Clearing hurdles in education reform
I've been thinking a lot lately about the ways in which businesses can initiate and support effective, substantive, and sustained reform. One conclusion I've reached is that the interest and the skills are out there - but the barriers to involvement and effective action are tremendous.
One example comes in a new research article from the American School Boards Journal titled "Is science education failing students?" (hat tip to JoanneJacobs.com). According to author Susan Black, one barrier to effective science education is the lack of accurate information in science textbooks. She writes:
Businesses can do a lot to improve public education: they can bring new resources to the table, lobby for effective change, help set desirable learning outcomes, initiate research and pilot projects to identify best practices, and contribute in dozens of other ways.
But will any of that matter if the materials that form the foundation of the learning process (87% of K-12 science teachers use textbooks to some extent in instruction) are factually wrong?

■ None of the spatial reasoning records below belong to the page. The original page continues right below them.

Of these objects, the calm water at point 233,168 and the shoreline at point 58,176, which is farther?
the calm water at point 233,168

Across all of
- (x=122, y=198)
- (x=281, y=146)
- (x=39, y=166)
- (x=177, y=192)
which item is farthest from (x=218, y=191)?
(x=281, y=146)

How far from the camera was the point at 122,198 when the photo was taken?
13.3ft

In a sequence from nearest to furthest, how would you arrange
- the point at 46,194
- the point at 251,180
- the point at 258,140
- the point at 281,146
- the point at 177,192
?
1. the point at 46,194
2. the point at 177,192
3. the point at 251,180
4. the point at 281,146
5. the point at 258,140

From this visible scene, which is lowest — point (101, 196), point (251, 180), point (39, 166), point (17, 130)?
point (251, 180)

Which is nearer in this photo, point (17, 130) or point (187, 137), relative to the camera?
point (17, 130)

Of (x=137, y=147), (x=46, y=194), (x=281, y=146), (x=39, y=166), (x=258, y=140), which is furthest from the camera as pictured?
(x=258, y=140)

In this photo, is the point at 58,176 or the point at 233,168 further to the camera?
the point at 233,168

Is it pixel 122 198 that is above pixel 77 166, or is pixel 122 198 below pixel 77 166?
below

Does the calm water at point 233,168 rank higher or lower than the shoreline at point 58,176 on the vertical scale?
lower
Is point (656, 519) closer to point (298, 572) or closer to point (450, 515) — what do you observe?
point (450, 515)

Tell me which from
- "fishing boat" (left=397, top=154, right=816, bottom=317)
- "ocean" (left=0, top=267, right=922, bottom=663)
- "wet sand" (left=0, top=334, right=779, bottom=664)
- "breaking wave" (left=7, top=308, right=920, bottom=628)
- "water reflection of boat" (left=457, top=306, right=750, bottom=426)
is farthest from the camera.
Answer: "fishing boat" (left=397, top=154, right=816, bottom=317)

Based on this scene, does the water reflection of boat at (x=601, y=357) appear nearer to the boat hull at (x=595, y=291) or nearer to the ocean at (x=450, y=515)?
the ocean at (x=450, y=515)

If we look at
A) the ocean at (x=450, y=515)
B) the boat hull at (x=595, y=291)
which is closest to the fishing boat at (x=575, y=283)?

To put it another way - if we give kids the wrong information, does it really matter how well we give it to them?
One example comes in a new research article from the American School Boards Journal titled "Is science education failing students?" (hat tip to JoanneJacobs.com). According to author Susan Black, one barrier to effective science education is the lack of accurate information in science textbooks. She writes:
William Beaty, an engineer who designed an electricity exhibit for the Boston Museum of Science, discovered “a morass of misconceptions, mistakes, and misinformation” in grade school science textbooks. In fact, he couldn’t find a single book that explained basic electricity correctly.
North Carolina State University physics professor John Hubisz found similar problems in a two-year study of middle-school science textbooks. All told, he compiled 500 pages of errors in 12 textbooks, including mix-ups between fission and fusion, incorrect definitions of absolute zero, and a map showing the equator running through the southern states.
Reporting on the ways science textbooks are developed and sold to schools, Forbes writer David McClintick says many companies “churn out rubbish” with countless errors. One widely adopted text, for instance, claims the earth rotates around the sun, when it actually revolves around the sun and rotates on its axis.
But textbook companies are reluctant to change blatant errors, even when renowned scientists submit long lists of corrections. Astrophysicist and schoolteacher Leonard Tramiel, testifying before California’s Curriculum Commission, an 18-member panel that approves textbooks, reported finding 30 errors in the first 100 pages of one science book. The company corrected only three mistakes, leaving a book rife with errors that, if approved, could be used for six years or more in California classrooms and in other states.
Businesses can do a lot to improve public education: they can bring new resources to the table, lobby for effective change, help set desirable learning outcomes, initiate research and pilot projects to identify best practices, and contribute in dozens of other ways.
But will any of that matter if the materials that form the foundation of the learning process (87% of K-12 science teachers use textbooks to some extent in instruction) are factually wrong? To put it another way - if we give kids the wrong information, does it really matter how well we give it to them?
1 Comments:
It good to know about the reformations that are to be needed in the field of education.There is a good need to develop kids in the field of Science through science for kids program.